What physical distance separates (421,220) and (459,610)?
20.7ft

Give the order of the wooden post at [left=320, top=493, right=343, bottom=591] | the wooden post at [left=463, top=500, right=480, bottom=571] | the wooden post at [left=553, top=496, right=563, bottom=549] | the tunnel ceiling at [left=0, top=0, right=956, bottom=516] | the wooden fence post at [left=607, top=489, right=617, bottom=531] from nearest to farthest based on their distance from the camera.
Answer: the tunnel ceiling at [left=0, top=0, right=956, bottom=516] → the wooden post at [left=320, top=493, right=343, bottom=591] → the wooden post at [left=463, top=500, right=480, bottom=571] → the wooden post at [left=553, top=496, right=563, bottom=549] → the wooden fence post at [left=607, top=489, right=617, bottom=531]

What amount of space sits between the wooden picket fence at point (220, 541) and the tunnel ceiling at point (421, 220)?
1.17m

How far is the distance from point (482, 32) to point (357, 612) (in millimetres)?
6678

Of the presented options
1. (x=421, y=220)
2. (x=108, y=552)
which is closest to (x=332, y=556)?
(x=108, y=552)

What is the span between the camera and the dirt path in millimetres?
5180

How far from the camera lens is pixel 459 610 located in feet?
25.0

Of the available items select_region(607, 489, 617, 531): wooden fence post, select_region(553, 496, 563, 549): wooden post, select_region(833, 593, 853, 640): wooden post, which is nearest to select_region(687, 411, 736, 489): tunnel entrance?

○ ○ ○ ○

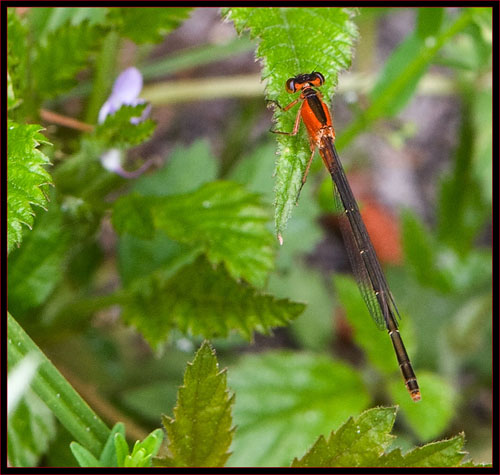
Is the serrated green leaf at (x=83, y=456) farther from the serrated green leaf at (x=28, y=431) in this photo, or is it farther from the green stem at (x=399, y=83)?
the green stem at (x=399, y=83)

○ ○ ○ ○

- _Task statement_
Gather every line in the items above that contains the word "What".

- _Response for this exercise_
What physical distance separates (421,220) and (459,610)?
What amount of space sits between the wooden picket fence at point (220, 541) and the tunnel ceiling at point (421, 220)?
What is the span between the camera and the dirt path in millimetres?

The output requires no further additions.